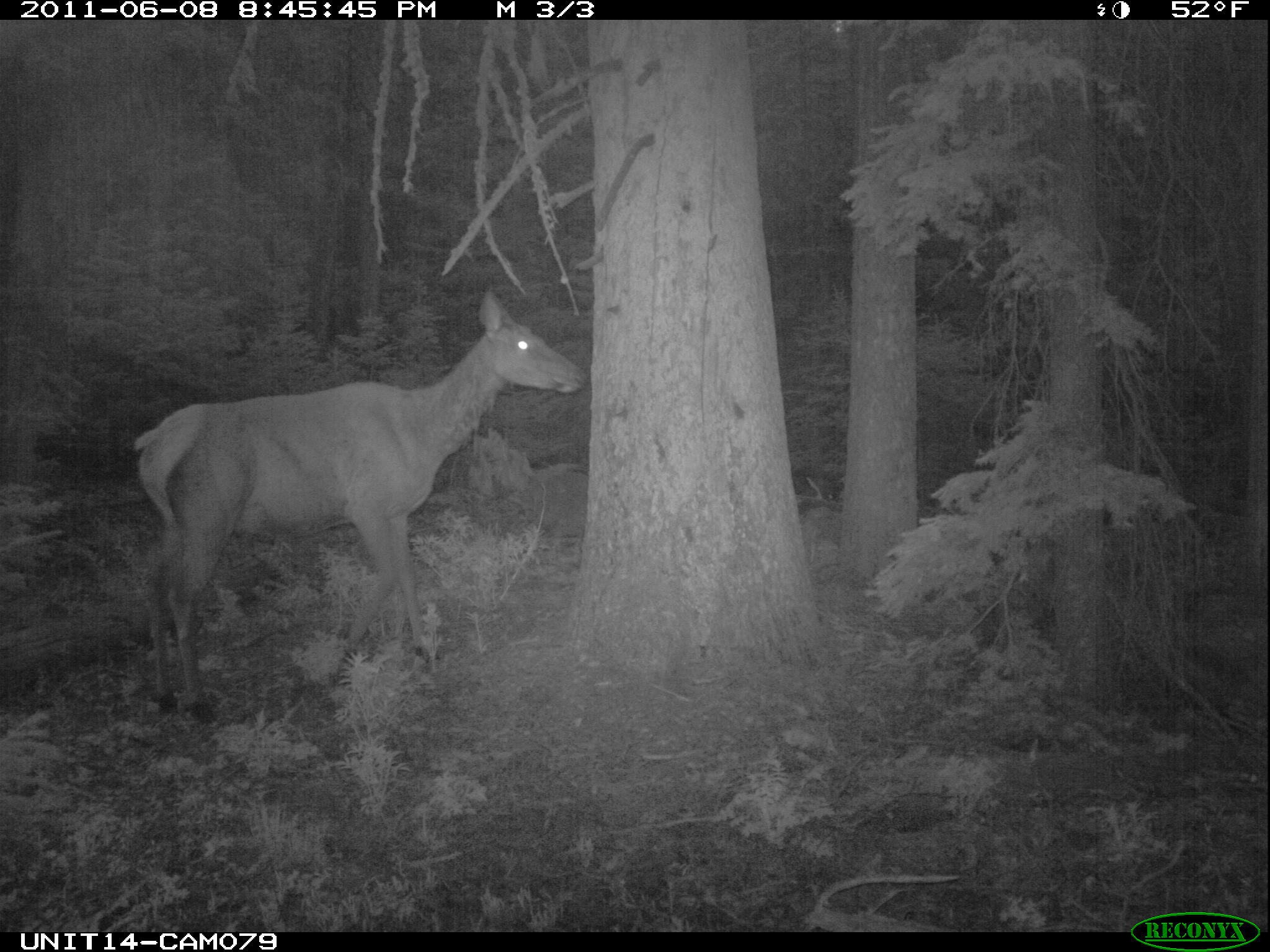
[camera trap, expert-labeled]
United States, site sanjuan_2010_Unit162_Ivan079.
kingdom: Animalia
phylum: Chordata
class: Mammalia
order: Artiodactyla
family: Cervidae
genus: Cervus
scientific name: Cervus elaphus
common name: red deer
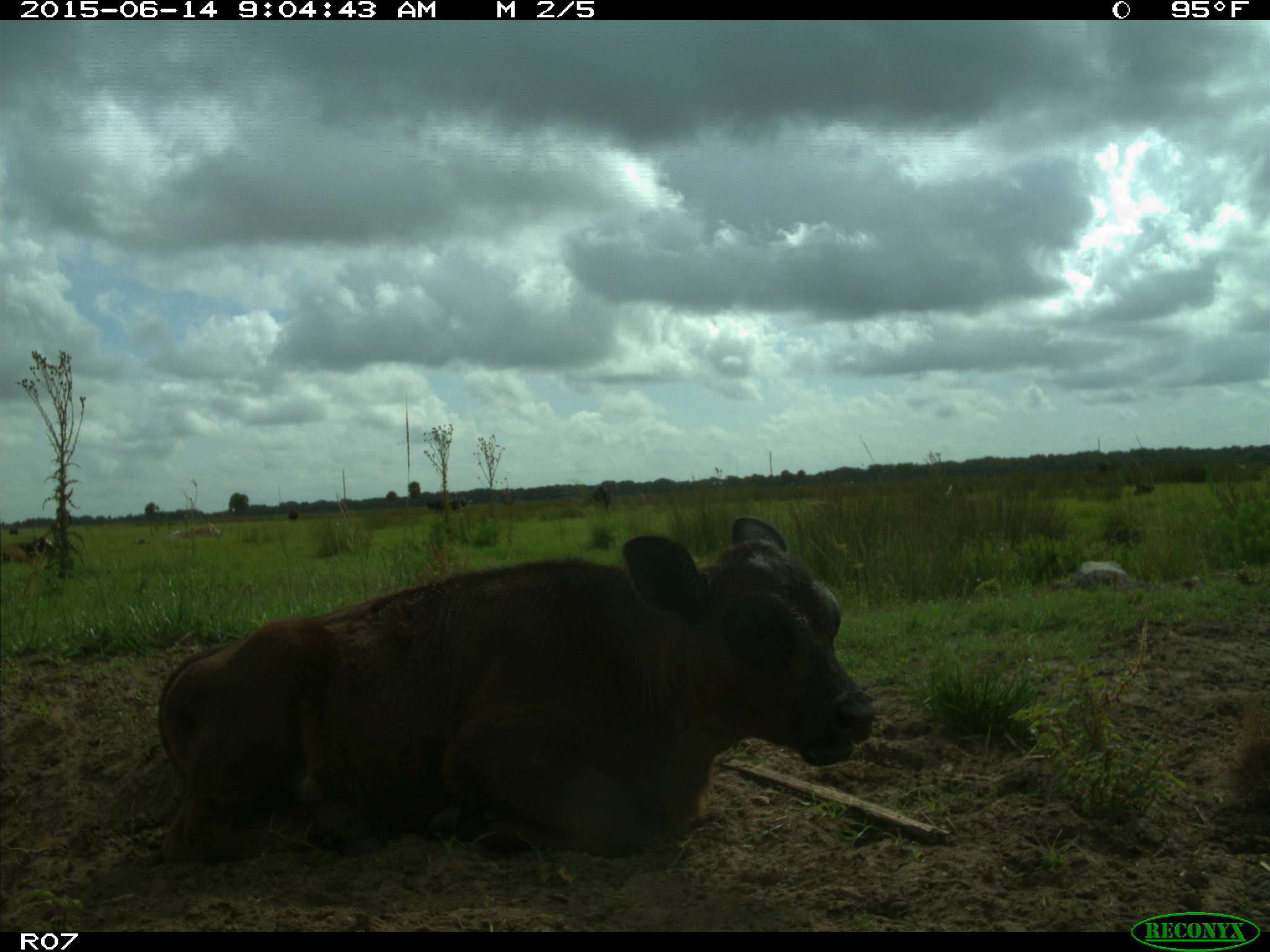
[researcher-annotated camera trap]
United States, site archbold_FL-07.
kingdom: Animalia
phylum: Chordata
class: Mammalia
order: Artiodactyla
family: Bovidae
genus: Bos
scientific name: Bos taurus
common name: domestic cow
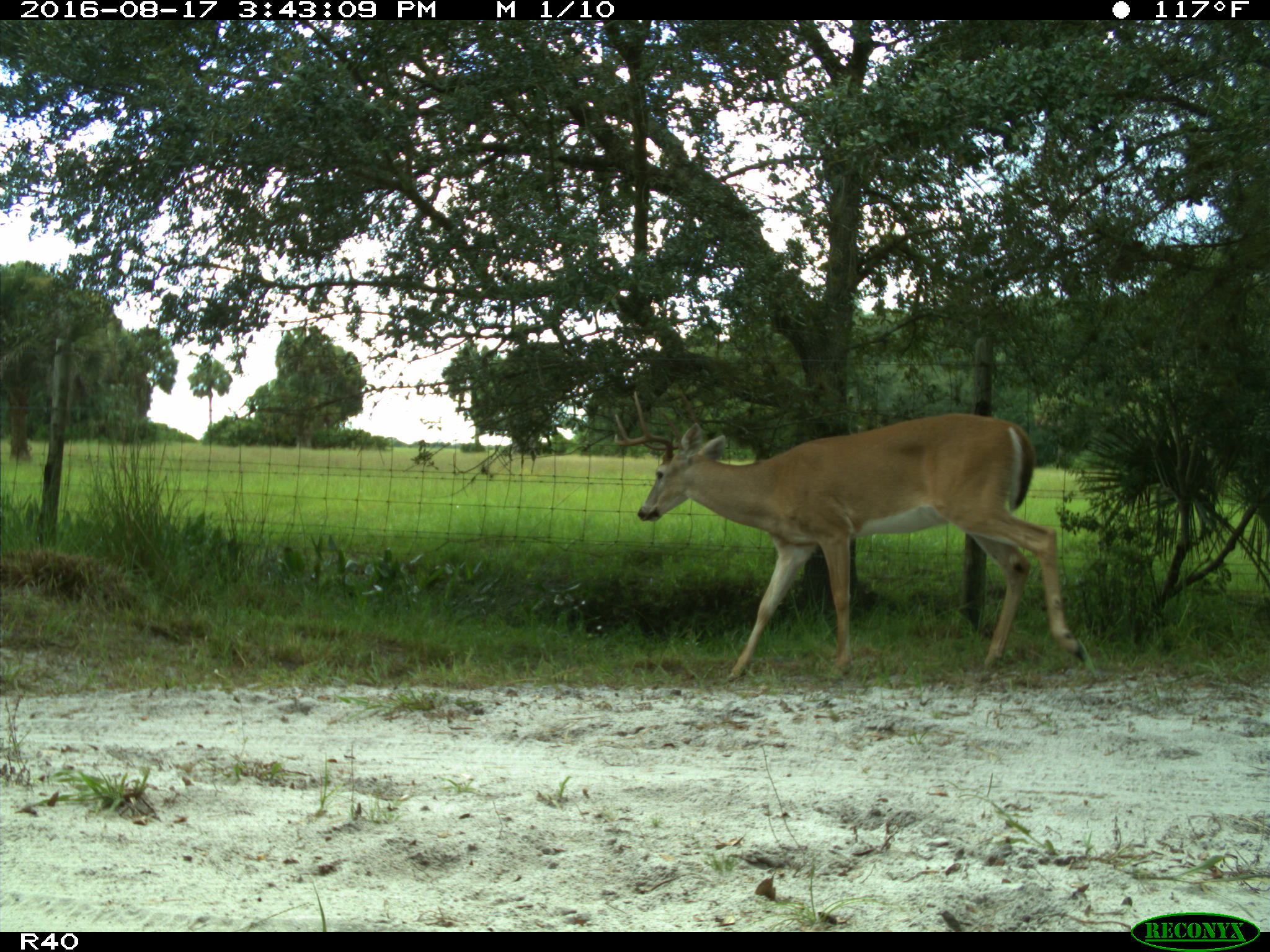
★ ★ ★ ★ ★
Give back the whole listing exactly; no pictures.

[camera trap, expert-labeled]
United States, site sanjuan_2010_Unit162_Ivan079.
kingdom: Animalia
phylum: Chordata
class: Mammalia
order: Artiodactyla
family: Cervidae
genus: Cervus
scientific name: Cervus elaphus
common name: red deer
[researcher-annotated camera trap]
United States, site archbold_FL-07.
kingdom: Animalia
phylum: Chordata
class: Mammalia
order: Artiodactyla
family: Bovidae
genus: Bos
scientific name: Bos taurus
common name: domestic cow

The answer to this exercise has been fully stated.